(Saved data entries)
————————

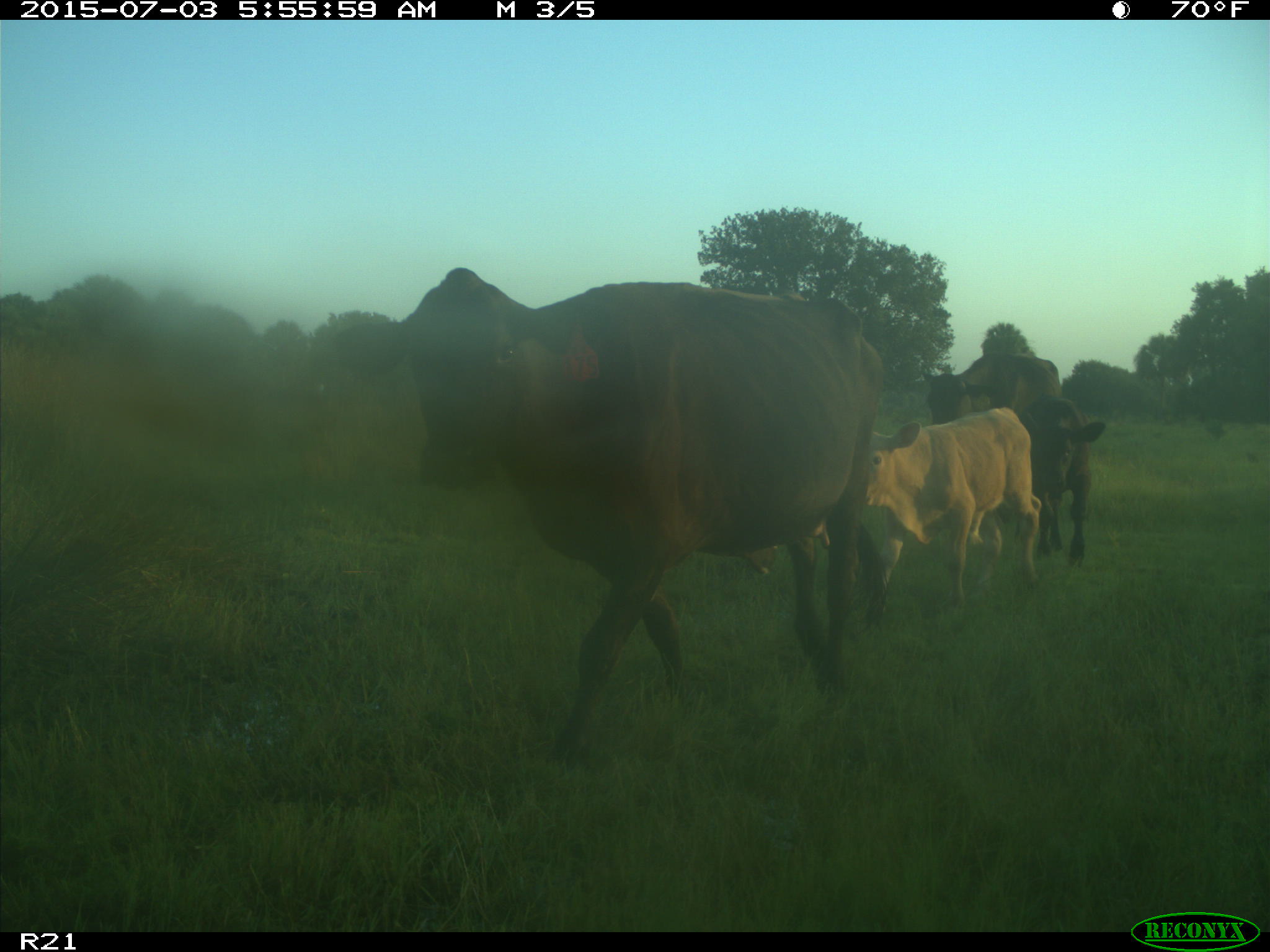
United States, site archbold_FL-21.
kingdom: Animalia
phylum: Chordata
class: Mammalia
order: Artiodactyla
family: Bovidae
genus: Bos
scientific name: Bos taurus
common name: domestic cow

————————

### Task item
Copy each line of the records above exactly as written. Do not carry over any picture.

### Output below
United States, site archbold_FL-21.
kingdom: Animalia
phylum: Chordata
class: Mammalia
order: Artiodactyla
family: Bovidae
genus: Bos
scientific name: Bos taurus
common name: domestic cow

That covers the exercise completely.